Jonathan Den Hartog
Associate Professor of History
An Iowan by birth, I attended college in Michigan and graduate school in Indiana. I live in the Twin Cities with my wife and two daughters. In my spare time I enjoy golfing and cheering on the Fighting Irish of Notre Dame.
Ph.D. in History, University of Notre Dame, Notre Dame, IN (2006)
The American Revolution and Early American Republic
Visiting Fellow, James Madison Program in American Institutions and Ideals, Princeton University. 2012-2013 Academic Year
National Endowment for the Humanities Summer Research Stipend (2009).
“John Jay and the ‘Great Plan of Providence’” in The Forgotten Founders on Church and State, ed. Daniel L. Dreisbach, Mark D. Hall, and Jeffry H. Morrison (Notre Dame: Notre Dame University Press, 2009), 145-170.
“Practicing Religions, Empires, and Degrees of Toleration,” in Reviews in American History (June 2012), forthcoming.
Currently, I am working on...
A manuscript addressing religion and politics in the early American republic. The working title is “Patriotism and Piety: Federalist Politics and Religious Struggle in the New Nation."
Office Location: N3219
The parts of the discipline of history that most intrigue and fascinate me are...
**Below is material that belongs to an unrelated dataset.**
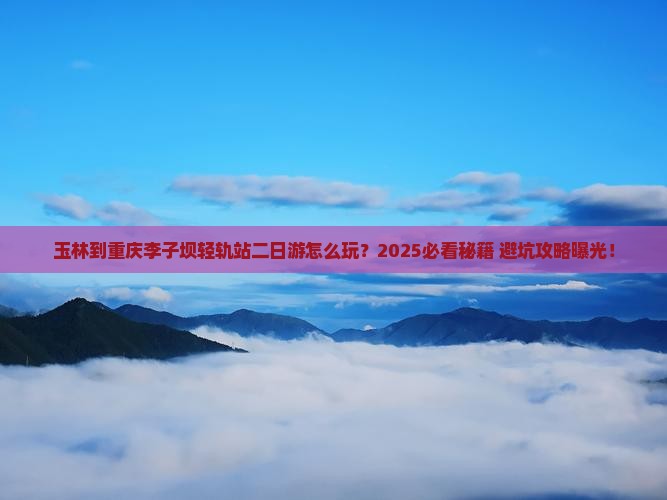 玉林到重庆李子坝轻轨站二日游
I get a thrill working in the archives and being able to handle documents that were produced by individuals two hundred years ago. I also love being able to make unexpected connections between ideas, individuals, or groups that cross temporal and geographical boundaries.
One of the things I enjoy most in the classroom is...
Interaction with students! I believe that learning occurs best in the give and take of a community, wrestling with a historical text or issue.
Some interesting things I have done in the past include...
I toured Europe as an undergrad. As a graduate student I traveled to a number of archives around the country. I’ve also had some demanding summer jobs.
Books which have shaped who I am as an historian:
George Marsden, Fundamentalism and American Culture (1980, 2005).
Advice I would give to college students:
You will never have as much time to read and explore as you do right now. Take advantage of it to build your knowledge, your skills, and your library.